## start EXTRACT TO READ

It's a candy store out there for Porsche 951s when it comes to performance upgrades. So many tuners to choose from, so many different parts, and I would test them all if I could. But, because of obvious limitations, I've got to be somewhat selective, and that's why the Porsche has so far received a Kokeln Stage V turbo, feeding the motor with copious amounts of air. At a moderate, 91-octane-friendly boost level, the car was already seeing 270 whp with the stock exhaust system in place. When Kokeln founder Dwain Dement finished tuning the car, I decided it would be best to drive it with a very mild boost level of 7.5 psi, good for a modest 170 whp and change--at least until I got a more free-flowing exhaust system installed in order to limit heat-soaking backpressure.
Next up was an aftermarket exhaust system, so I gave Performance Products a call (a major distributor of B&B Performance exhausts) and ordered its B&B header and cat-back exhaust system. B&B made no performance claims about the header system and said that the header was designed to be primarily just a factory replacement product. Apparently it's a common thing to crack headers on these 951s, especially the early '86 models, as the header systems did not come with a flex joint. B&B's header system features a slip-fit flange to avoid cracking, making it essentially a three-piece system and is made from 304 stainless steel.
When I looked inside the tubing, I was a little concerned to see what appeared to be two pipes that were welded together. I wasn't sure how it would affect flow, but as long as these headers flowed similar to stock, I thought they would be good enough to replace the factory units.
The car went to Precision Motion in Riverside, Calif., for the install. This family business has been around since the mid '70s servicing Porsches, including building several race motors that were run year after year at Daytona's 24-hour race. Now owned by long-time Porsche fanatic and mechanic Don Kravig, Precision Motion was my choice to get more work done on Project 951, starting with this exhaust system.

## end EXTRACT TO READ
## start SOURCE DATA

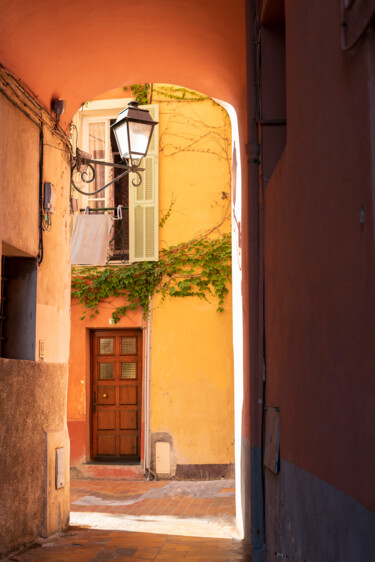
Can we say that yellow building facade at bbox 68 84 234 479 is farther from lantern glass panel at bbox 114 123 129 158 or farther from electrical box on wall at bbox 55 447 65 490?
electrical box on wall at bbox 55 447 65 490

## end SOURCE DATA

SET TASK - Extend the article on the Porsche 951 exhaust upgrade past its final sentence. The material above comes from a separate source unrelated to the text.

WRITTEN REPLY -
Luckily for me, Precision Motion has a loading Clayton dynamometer in the shop. Although, at the time, Don's computer software running the system didn't print out graphs like I'm used to seeing by the more widely used Dynojet dynos, I decided to test the headers anyway to see if at least the same power was sustained, given a certain constant load on the motor. How Don did this was by loading the car at wide-open throttle in fourth gear at selected rpm levels, and taking down the registered horsepower number the car was able to maintain before it couldn't accelerate any more and fell off--sort of like testing the car in an extreme, uphill situation. To get a proper test, we first had to get a new baseline with the factory headers still on, since Clayton dynos are notorious for spitting out ultra-conservative numbers when compared to a Dynojet.
At 7.5 psi, the car saw a maximum sustained whp level of 168 at 5500 rpm. Don then pulled the B&B headers and inspected them. Right off the bat he was impressed with the slip-flange feature. "The factory headers are such a pain to remove and re-install, but with this slip-flange design it should make it worlds easier to get this unit on and off, which could save a customer a few hundred bucks alone in labor costs," said Don.
When I showed him the piping inside, Don predicted that since the Porsche 944 Turbo's exhaust system was designed to all flow together, this B&B system may affect that and make us lose in the top end as long as we use the factory turbo-back system.
The factory headers indeed were difficult to get off due to the tight fit. Since the factory header studs stick so far out of the cylinder head, it came time to either shave the stud tips or lift the motor a half inch to slip the headers off. Precision opted to undo the motor from the motor mounts and lifted it just enough to slip one of the pieces from around one of the lengthy header studs. The B&B headers proved to be a really good fit with the cylinder head and the factory crossover pipe. With the shiny bends, they also looked pretty trick in the engine compartment.
Based on pricing alone, the B&B header system is a great alternative to buying new factory headers from the dealer to replace your cracked ones. Just for kicks, I called the local Porsche dealer here in Southern California and learned that not only are factory headers about $1,800 for both pieces, the labor alone will cost you an additional $736, bringing the grand total to $2,536, not including any possible extra labor to remove broken studs. The B&B headers featured here are $1,228 from Performance Products and took only 4.5 hours to install, bringing the grand total to $1,633, more than $900 in total savings over the dealer program.
When the dyno testing was all said and done, Don was right about the top end--the headers lost a few horsepower with the factory turbo-back exhaust system retained. But, much to our surprise, the gains in the low end were substantial. Between 3000 to 4000 rpm, the car was able to maintain between 17 to 18 more whp than with the factory headers, indicating a tremendous jump in low- and midrange torque of about 30 lb-ft, thanks to the boost kicking in a little sooner. What this header system essentially did was shift the power curve slightly to the left, which is nice for tightly turned racetracks and autocrosses, where torque is crucial, or even around-town driveability. However, it isn't be what you want for high-speed, straight-line performance.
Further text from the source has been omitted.